My oldest gave approval of this Darth Vader shirt.
I made a Star Wars Yoda shirt for my youngest.
Here is the walk-thru for how I made a Lego Ninjago shirt for my kids. I googled online for a picture, something with simple lines and shapes that could easily be cut apart. This is for the character of Sensei Wu.
I cut apart the paper image into pieces, usually by the different colors I would use on the final product.
I cut out the felt pieces and rearrange to see what it would look like altogether.
I pinned all the cut pieces to the shirt I wanted to use to see how it would look.

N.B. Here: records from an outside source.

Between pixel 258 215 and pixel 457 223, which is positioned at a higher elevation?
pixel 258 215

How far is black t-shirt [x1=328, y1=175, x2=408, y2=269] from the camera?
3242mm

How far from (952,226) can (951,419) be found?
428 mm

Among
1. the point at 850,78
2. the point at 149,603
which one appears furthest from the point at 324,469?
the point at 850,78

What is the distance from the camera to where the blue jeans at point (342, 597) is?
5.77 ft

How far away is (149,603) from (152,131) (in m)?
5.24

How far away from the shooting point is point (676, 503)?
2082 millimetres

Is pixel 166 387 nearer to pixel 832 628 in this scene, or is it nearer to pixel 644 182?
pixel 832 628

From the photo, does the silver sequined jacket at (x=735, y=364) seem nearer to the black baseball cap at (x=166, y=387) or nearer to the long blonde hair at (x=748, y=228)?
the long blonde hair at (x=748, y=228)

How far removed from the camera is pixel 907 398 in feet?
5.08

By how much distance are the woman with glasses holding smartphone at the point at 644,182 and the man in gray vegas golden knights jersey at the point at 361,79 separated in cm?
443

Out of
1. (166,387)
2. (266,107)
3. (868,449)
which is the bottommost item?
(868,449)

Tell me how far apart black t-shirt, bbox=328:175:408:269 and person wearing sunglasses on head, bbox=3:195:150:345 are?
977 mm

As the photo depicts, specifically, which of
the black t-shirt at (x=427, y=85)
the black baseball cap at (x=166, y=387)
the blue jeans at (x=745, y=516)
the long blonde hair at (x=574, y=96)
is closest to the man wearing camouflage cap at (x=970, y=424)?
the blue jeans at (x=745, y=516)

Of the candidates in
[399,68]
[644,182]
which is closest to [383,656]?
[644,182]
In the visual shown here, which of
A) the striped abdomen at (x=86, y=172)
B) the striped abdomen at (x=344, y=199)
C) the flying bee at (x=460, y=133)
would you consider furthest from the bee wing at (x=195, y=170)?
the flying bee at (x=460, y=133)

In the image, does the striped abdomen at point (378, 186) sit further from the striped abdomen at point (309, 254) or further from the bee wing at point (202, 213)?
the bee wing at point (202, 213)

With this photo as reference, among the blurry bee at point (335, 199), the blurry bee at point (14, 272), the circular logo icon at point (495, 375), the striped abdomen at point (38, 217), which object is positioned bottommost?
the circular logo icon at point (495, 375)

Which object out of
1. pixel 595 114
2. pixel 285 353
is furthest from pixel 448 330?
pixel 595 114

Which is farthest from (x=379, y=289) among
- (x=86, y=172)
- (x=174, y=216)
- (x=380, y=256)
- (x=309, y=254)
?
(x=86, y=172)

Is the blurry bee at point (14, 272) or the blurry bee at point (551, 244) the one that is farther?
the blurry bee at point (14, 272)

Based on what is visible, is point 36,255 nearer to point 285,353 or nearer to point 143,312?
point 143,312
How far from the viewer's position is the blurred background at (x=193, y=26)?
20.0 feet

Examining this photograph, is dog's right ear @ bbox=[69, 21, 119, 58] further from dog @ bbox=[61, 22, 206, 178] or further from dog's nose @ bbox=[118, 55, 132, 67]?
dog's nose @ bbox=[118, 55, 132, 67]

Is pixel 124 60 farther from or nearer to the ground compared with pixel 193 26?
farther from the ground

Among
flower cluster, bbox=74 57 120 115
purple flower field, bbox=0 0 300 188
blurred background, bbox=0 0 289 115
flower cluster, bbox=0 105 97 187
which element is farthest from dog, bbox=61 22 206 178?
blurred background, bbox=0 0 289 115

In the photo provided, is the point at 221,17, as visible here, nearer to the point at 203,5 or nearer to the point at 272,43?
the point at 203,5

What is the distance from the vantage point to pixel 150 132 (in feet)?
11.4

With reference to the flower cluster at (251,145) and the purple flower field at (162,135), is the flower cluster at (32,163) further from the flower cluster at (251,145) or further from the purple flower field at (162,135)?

I was going to applique the pieces on the shirt afterwards, so i used Heat n Bond Lite to adhere the felt pieces onto my fabric. For those of you who don’t want to sew, I would suggest using either Heat N Bond (regular strength), or Wonder Under.
I glued the felt pieces of Sensei Wu together, then put it on the plasticky side of the Heat N Bond transfer paper.
Turn over the Heat N Bond transfer paper to the paper side, and iron it for about 30 seconds. There are directions on the transfer paper as well. Do NOT over iron! you will have a sticky mess everywhere.
Then, peel the backing away from your picture. Now the back of your piece (in this case, Sensei Wu) should be shiny. If not, iron it a little more.
Here’s the backside of Sensei Wu with all the backing pulled off. You can see I embroidered some details on the front.
Then, I put Sensei Wu onto my shirt of choice, and ironed it on for as long as the directed stated (I think another 30 seconds), and you’re done! For added strength, I would also stitch around the edge of the applique to make sure it stays put through washes and play.
The finished products! Sensei Wu and Kai, the Spinjitsu master.
They also asked for dragon shirts.
This one is my favorite, but oh my goodness, SO MANY CUTS. I’ll never pick another pictures with so many scales again.